TASK:
The line with "Integrazione a monte (segu.)" and each line following it, up to the final line of the data, should be set down exactly; pictures stay out.

[SUPPLIED ENTRIES — start]

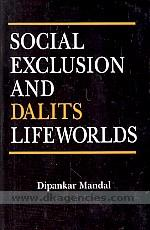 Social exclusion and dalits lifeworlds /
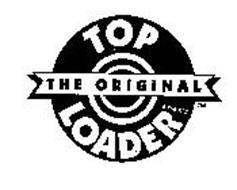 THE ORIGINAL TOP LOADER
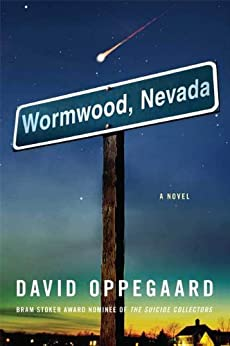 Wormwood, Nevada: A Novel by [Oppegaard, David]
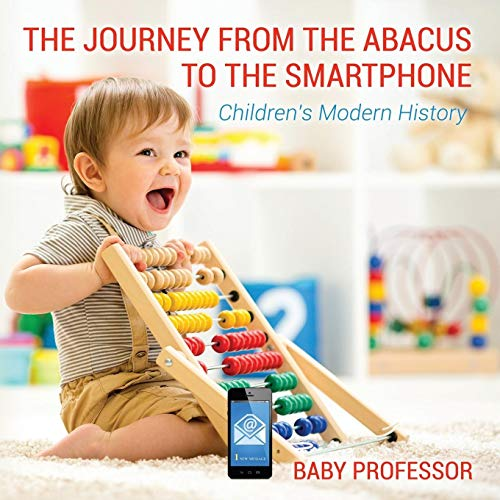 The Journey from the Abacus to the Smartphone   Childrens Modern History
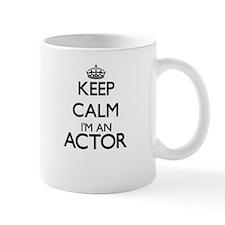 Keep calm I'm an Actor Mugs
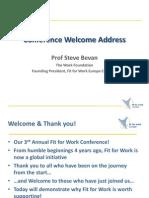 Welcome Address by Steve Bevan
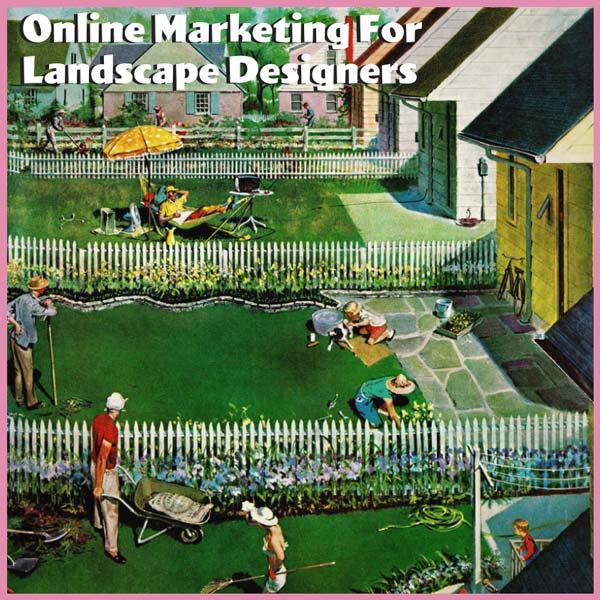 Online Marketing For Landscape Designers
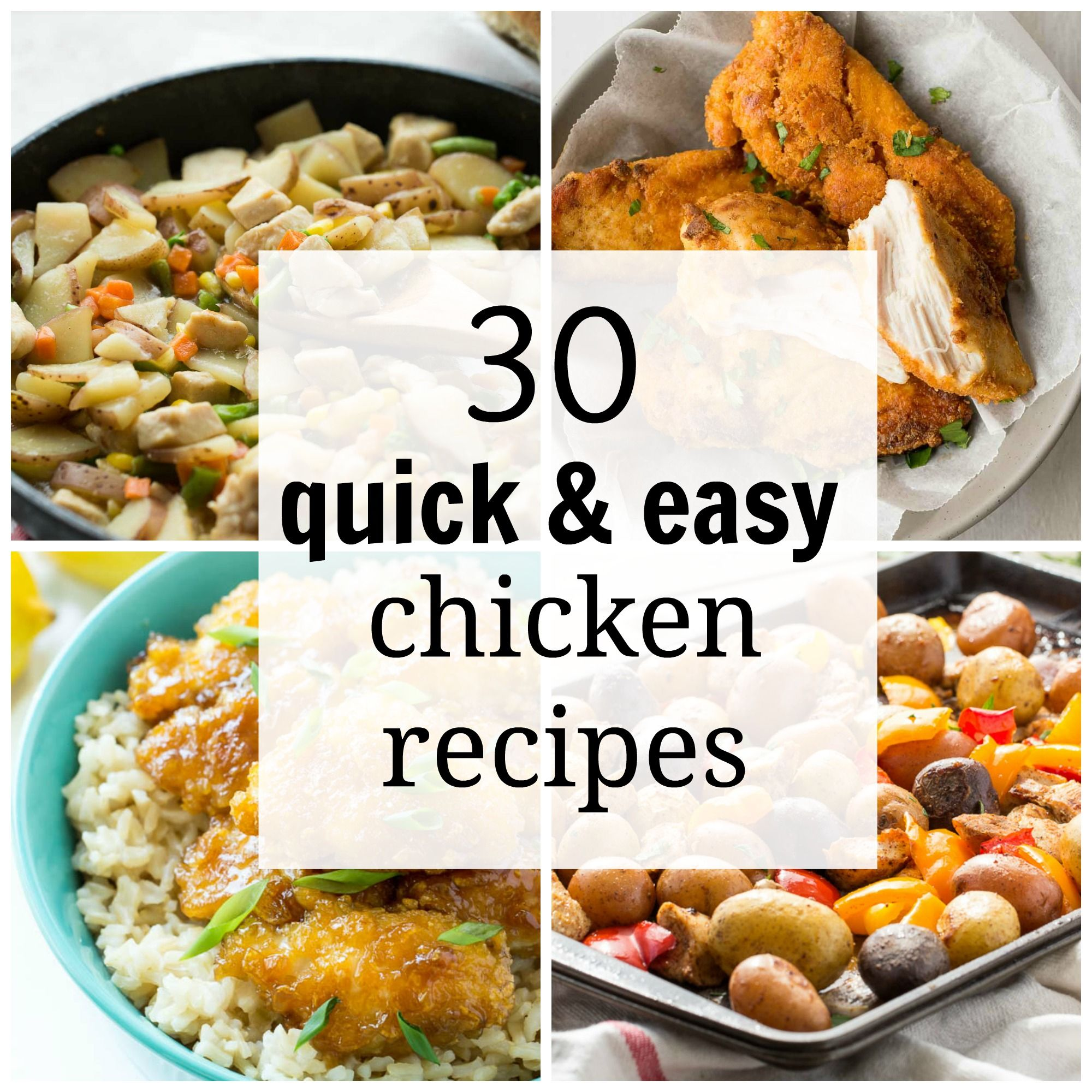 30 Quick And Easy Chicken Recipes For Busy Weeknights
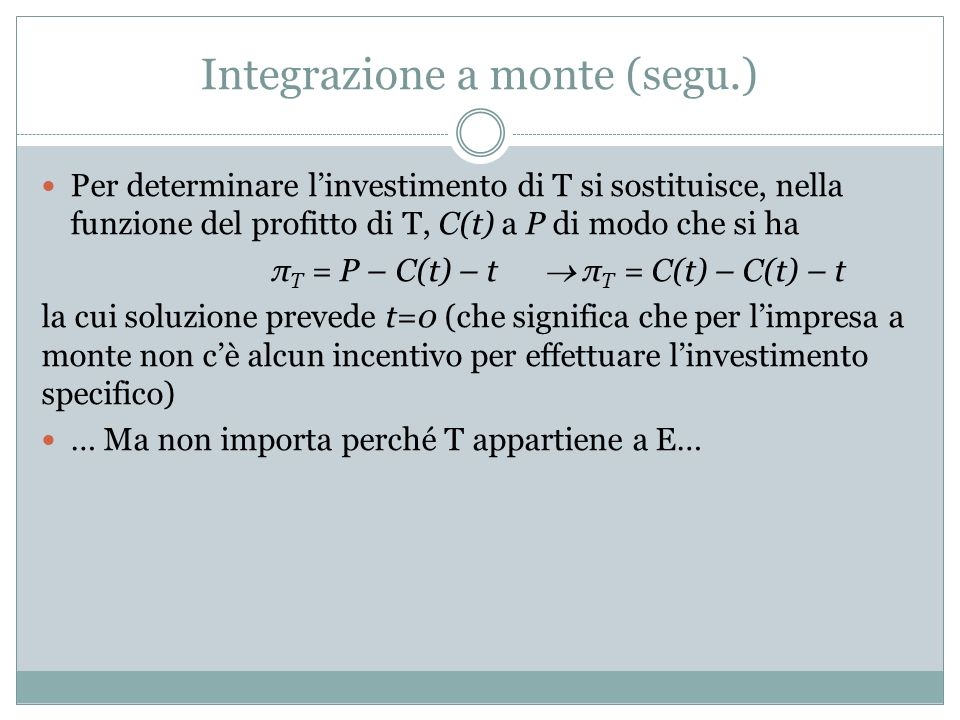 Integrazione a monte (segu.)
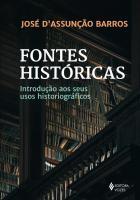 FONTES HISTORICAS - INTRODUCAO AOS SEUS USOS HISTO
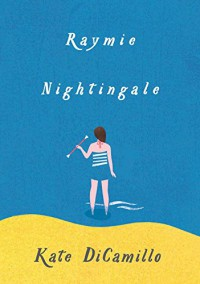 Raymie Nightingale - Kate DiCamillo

[SUPPLIED ENTRIES — finish]

FINISHED TASK:
 Integrazione a monte (segu.)
 FONTES HISTORICAS - INTRODUCAO AOS SEUS USOS HISTO
 Raymie Nightingale - Kate DiCamillo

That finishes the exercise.